Женщина зашаталась. Гаррет поддержал ее и она, тучная, медленно села на мостовую старясь не уронить корзинку.

– А ведь и моего ребеночка ведьма забрала… И моего. В церковь мне надо, – слеза покатилась по круглой упитанной щеке молочницы.

Женщина начала подниматься. Гаррет и Кесо взяли ее под руки и помогли встать.

– Где наместник? Поговорить с ним хочу, – спросил Гаррет.

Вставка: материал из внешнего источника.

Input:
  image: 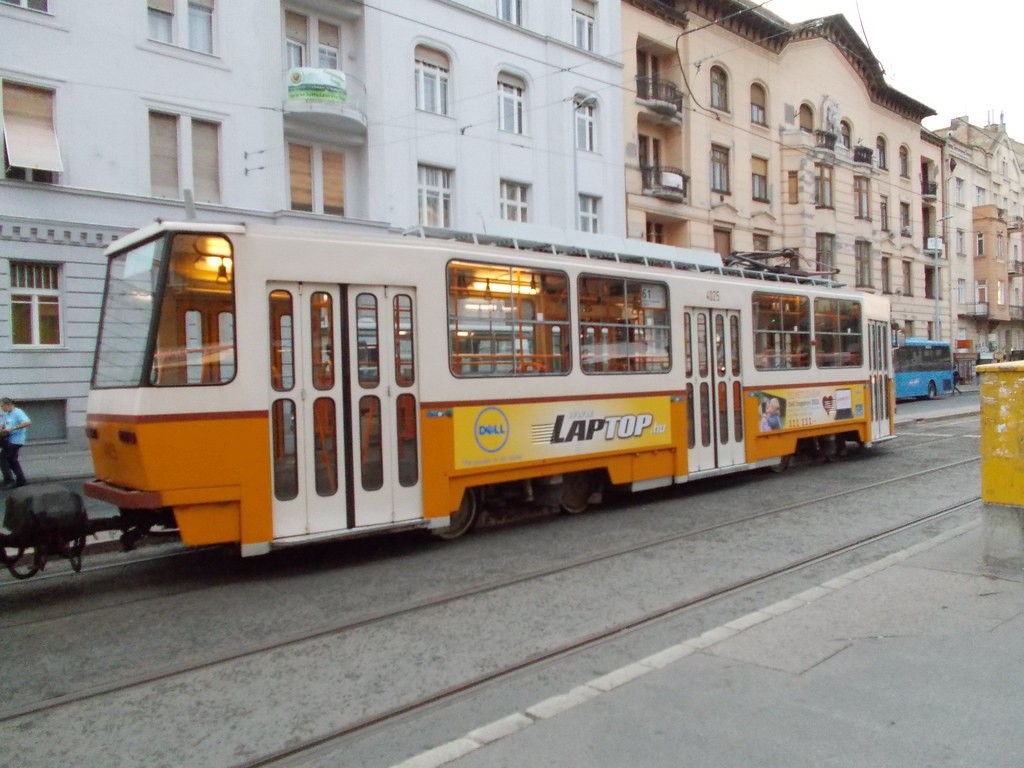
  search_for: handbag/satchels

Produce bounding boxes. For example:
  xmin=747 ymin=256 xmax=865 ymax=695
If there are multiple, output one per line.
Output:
xmin=0 ymin=433 xmax=7 ymax=448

Молочница вытерла слезы рукавом и взяла корзину с молоком.

– Вверх по улице. Там дом большой каменный белый, не пропустите. Самый большой и самый белый в городе.

Улица сначала шла наверх, потом вниз. Кони цокали по камням, наполняя пустую безжизненную улицу звонким эхом. «Цок, цок» – топали копыта. «Цок-цок-цок», – отвечало эхо.

Большой дом на три этажа Гаррет и Кесо приметили еще издали. Это был красивый особняк из белого камня, который выделялся на фоне серых домов простых людей.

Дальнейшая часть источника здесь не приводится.